→ **TASK GOAL**: Every entry must be given again exactly as it is written.

→ **SUPPLIED MATERIAL**:
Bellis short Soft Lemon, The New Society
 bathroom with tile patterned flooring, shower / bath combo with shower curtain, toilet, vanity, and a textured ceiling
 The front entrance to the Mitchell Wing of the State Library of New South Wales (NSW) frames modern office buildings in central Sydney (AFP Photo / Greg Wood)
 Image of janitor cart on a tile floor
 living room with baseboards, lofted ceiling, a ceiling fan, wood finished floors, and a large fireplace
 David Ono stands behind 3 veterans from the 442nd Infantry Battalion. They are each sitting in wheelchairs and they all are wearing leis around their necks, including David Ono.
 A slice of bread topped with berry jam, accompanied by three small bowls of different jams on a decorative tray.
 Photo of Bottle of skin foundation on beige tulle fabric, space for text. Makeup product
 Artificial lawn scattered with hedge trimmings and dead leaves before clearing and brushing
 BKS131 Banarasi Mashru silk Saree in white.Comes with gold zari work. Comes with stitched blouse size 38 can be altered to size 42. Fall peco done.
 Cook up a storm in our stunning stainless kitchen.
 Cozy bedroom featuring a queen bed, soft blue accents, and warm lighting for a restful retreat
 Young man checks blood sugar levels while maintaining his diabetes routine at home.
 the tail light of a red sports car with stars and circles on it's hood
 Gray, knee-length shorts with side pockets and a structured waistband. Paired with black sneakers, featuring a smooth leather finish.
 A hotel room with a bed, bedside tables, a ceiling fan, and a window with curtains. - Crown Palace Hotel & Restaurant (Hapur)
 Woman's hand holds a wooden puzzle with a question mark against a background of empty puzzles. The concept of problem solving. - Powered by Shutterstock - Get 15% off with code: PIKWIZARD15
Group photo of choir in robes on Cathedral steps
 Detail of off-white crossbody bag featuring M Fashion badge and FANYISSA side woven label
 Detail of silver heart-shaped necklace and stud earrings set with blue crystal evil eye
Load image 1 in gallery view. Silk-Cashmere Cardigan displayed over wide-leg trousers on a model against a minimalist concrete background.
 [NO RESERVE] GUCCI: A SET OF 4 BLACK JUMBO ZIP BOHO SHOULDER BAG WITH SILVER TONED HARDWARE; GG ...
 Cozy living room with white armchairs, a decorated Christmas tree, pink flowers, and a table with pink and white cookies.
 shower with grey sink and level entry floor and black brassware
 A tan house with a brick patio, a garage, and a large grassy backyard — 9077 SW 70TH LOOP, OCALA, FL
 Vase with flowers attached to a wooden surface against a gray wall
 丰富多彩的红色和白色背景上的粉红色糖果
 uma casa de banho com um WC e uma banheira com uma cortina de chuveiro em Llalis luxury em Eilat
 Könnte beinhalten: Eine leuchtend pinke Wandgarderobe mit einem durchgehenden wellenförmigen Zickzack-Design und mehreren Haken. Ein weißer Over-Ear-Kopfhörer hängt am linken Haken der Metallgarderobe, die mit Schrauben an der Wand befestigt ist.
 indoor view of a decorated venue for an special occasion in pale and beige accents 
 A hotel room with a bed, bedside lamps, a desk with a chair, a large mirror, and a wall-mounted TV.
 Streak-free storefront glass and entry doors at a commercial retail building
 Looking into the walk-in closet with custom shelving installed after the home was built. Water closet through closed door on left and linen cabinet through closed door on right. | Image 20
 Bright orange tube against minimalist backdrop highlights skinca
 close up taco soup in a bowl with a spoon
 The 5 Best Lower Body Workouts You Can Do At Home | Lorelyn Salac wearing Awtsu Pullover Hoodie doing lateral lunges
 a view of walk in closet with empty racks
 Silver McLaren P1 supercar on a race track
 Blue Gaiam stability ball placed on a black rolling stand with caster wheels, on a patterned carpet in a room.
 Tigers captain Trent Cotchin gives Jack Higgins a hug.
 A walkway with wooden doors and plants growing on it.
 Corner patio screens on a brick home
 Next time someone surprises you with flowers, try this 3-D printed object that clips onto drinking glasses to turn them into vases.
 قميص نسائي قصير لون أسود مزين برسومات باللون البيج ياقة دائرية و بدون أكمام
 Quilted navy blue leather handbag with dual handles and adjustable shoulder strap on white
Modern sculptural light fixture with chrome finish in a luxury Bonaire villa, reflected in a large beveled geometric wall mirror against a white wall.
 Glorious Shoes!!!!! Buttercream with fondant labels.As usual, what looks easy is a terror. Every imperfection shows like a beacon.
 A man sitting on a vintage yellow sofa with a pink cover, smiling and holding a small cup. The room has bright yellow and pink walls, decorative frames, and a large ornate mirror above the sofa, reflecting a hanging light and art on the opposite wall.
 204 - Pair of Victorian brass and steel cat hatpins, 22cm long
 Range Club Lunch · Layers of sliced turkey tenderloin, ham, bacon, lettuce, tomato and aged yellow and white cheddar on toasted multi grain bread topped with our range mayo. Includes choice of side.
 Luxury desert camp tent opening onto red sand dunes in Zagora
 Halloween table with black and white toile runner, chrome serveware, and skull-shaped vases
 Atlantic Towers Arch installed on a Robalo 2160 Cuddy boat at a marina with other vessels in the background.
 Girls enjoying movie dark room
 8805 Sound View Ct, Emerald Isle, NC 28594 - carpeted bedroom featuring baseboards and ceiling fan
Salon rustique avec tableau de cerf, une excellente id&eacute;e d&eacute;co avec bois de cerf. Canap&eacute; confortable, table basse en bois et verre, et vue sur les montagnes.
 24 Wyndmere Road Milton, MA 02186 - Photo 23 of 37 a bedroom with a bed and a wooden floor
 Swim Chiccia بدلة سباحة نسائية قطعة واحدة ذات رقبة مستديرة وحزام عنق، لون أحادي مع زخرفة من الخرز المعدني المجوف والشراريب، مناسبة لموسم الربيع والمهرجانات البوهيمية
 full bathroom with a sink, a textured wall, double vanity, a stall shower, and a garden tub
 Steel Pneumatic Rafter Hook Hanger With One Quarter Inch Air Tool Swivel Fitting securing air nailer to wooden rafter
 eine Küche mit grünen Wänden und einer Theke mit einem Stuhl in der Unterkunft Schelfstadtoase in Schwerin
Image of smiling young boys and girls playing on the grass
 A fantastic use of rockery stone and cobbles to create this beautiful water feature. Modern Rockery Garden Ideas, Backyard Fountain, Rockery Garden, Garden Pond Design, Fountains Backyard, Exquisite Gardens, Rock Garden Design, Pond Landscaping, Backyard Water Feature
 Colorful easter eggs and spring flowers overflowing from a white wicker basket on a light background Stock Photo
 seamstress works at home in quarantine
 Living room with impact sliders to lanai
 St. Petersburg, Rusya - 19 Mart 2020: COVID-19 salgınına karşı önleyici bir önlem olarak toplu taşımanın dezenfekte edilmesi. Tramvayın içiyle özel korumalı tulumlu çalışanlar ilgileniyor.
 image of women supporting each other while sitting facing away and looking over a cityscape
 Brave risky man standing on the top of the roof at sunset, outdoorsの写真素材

→ **TASK RESULT**:
Bellis short Soft Lemon, The New Society
 bathroom with tile patterned flooring, shower / bath combo with shower curtain, toilet, vanity, and a textured ceiling
 The front entrance to the Mitchell Wing of the State Library of New South Wales (NSW) frames modern office buildings in central Sydney (AFP Photo / Greg Wood)
 Image of janitor cart on a tile floor
 living room with baseboards, lofted ceiling, a ceiling fan, wood finished floors, and a large fireplace
 David Ono stands behind 3 veterans from the 442nd Infantry Battalion. They are each sitting in wheelchairs and they all are wearing leis around their necks, including David Ono.
 A slice of bread topped with berry jam, accompanied by three small bowls of different jams on a decorative tray.
 Photo of Bottle of skin foundation on beige tulle fabric, space for text. Makeup product
 Artificial lawn scattered with hedge trimmings and dead leaves before clearing and brushing
 BKS131 Banarasi Mashru silk Saree in white.Comes with gold zari work. Comes with stitched blouse size 38 can be altered to size 42. Fall peco done.
 Cook up a storm in our stunning stainless kitchen.
 Cozy bedroom featuring a queen bed, soft blue accents, and warm lighting for a restful retreat
 Young man checks blood sugar levels while maintaining his diabetes routine at home.
 the tail light of a red sports car with stars and circles on it's hood
 Gray, knee-length shorts with side pockets and a structured waistband. Paired with black sneakers, featuring a smooth leather finish.
 A hotel room with a bed, bedside tables, a ceiling fan, and a window with curtains. - Crown Palace Hotel & Restaurant (Hapur)
 Woman's hand holds a wooden puzzle with a question mark against a background of empty puzzles. The concept of problem solving. - Powered by Shutterstock - Get 15% off with code: PIKWIZARD15
Group photo of choir in robes on Cathedral steps
 Detail of off-white crossbody bag featuring M Fashion badge and FANYISSA side woven label
 Detail of silver heart-shaped necklace and stud earrings set with blue crystal evil eye
Load image 1 in gallery view. Silk-Cashmere Cardigan displayed over wide-leg trousers on a model against a minimalist concrete background.
 [NO RESERVE] GUCCI: A SET OF 4 BLACK JUMBO ZIP BOHO SHOULDER BAG WITH SILVER TONED HARDWARE; GG ...
 Cozy living room with white armchairs, a decorated Christmas tree, pink flowers, and a table with pink and white cookies.
 shower with grey sink and level entry floor and black brassware
 A tan house with a brick patio, a garage, and a large grassy backyard — 9077 SW 70TH LOOP, OCALA, FL
 Vase with flowers attached to a wooden surface against a gray wall
 丰富多彩的红色和白色背景上的粉红色糖果
 uma casa de banho com um WC e uma banheira com uma cortina de chuveiro em Llalis luxury em Eilat
 Könnte beinhalten: Eine leuchtend pinke Wandgarderobe mit einem durchgehenden wellenförmigen Zickzack-Design und mehreren Haken. Ein weißer Over-Ear-Kopfhörer hängt am linken Haken der Metallgarderobe, die mit Schrauben an der Wand befestigt ist.
 indoor view of a decorated venue for an special occasion in pale and beige accents 
 A hotel room with a bed, bedside lamps, a desk with a chair, a large mirror, and a wall-mounted TV.
 Streak-free storefront glass and entry doors at a commercial retail building
 Looking into the walk-in closet with custom shelving installed after the home was built. Water closet through closed door on left and linen cabinet through closed door on right. | Image 20
 Bright orange tube against minimalist backdrop highlights skinca
 close up taco soup in a bowl with a spoon
 The 5 Best Lower Body Workouts You Can Do At Home | Lorelyn Salac wearing Awtsu Pullover Hoodie doing lateral lunges
 a view of walk in closet with empty racks
 Silver McLaren P1 supercar on a race track
 Blue Gaiam stability ball placed on a black rolling stand with caster wheels, on a patterned carpet in a room.
 Tigers captain Trent Cotchin gives Jack Higgins a hug.
 A walkway with wooden doors and plants growing on it.
 Corner patio screens on a brick home
 Next time someone surprises you with flowers, try this 3-D printed object that clips onto drinking glasses to turn them into vases.
 قميص نسائي قصير لون أسود مزين برسومات باللون البيج ياقة دائرية و بدون أكمام
 Quilted navy blue leather handbag with dual handles and adjustable shoulder strap on white
Modern sculptural light fixture with chrome finish in a luxury Bonaire villa, reflected in a large beveled geometric wall mirror against a white wall.
 Glorious Shoes!!!!! Buttercream with fondant labels.As usual, what looks easy is a terror. Every imperfection shows like a beacon.
 A man sitting on a vintage yellow sofa with a pink cover, smiling and holding a small cup. The room has bright yellow and pink walls, decorative frames, and a large ornate mirror above the sofa, reflecting a hanging light and art on the opposite wall.
 204 - Pair of Victorian brass and steel cat hatpins, 22cm long
 Range Club Lunch · Layers of sliced turkey tenderloin, ham, bacon, lettuce, tomato and aged yellow and white cheddar on toasted multi grain bread topped with our range mayo. Includes choice of side.
 Luxury desert camp tent opening onto red sand dunes in Zagora
 Halloween table with black and white toile runner, chrome serveware, and skull-shaped vases
 Atlantic Towers Arch installed on a Robalo 2160 Cuddy boat at a marina with other vessels in the background.
 Girls enjoying movie dark room
 8805 Sound View Ct, Emerald Isle, NC 28594 - carpeted bedroom featuring baseboards and ceiling fan
Salon rustique avec tableau de cerf, une excellente id&eacute;e d&eacute;co avec bois de cerf. Canap&eacute; confortable, table basse en bois et verre, et vue sur les montagnes.
 24 Wyndmere Road Milton, MA 02186 - Photo 23 of 37 a bedroom with a bed and a wooden floor
 Swim Chiccia بدلة سباحة نسائية قطعة واحدة ذات رقبة مستديرة وحزام عنق، لون أحادي مع زخرفة من الخرز المعدني المجوف والشراريب، مناسبة لموسم الربيع والمهرجانات البوهيمية
 full bathroom with a sink, a textured wall, double vanity, a stall shower, and a garden tub
 Steel Pneumatic Rafter Hook Hanger With One Quarter Inch Air Tool Swivel Fitting securing air nailer to wooden rafter
 eine Küche mit grünen Wänden und einer Theke mit einem Stuhl in der Unterkunft Schelfstadtoase in Schwerin
Image of smiling young boys and girls playing on the grass
 A fantastic use of rockery stone and cobbles to create this beautiful water feature. Modern Rockery Garden Ideas, Backyard Fountain, Rockery Garden, Garden Pond Design, Fountains Backyard, Exquisite Gardens, Rock Garden Design, Pond Landscaping, Backyard Water Feature
 Colorful easter eggs and spring flowers overflowing from a white wicker basket on a light background Stock Photo
 seamstress works at home in quarantine
 Living room with impact sliders to lanai
 St. Petersburg, Rusya - 19 Mart 2020: COVID-19 salgınına karşı önleyici bir önlem olarak toplu taşımanın dezenfekte edilmesi. Tramvayın içiyle özel korumalı tulumlu çalışanlar ilgileniyor.
 image of women supporting each other while sitting facing away and looking over a cityscape
 Brave risky man standing on the top of the roof at sunset, outdoorsの写真素材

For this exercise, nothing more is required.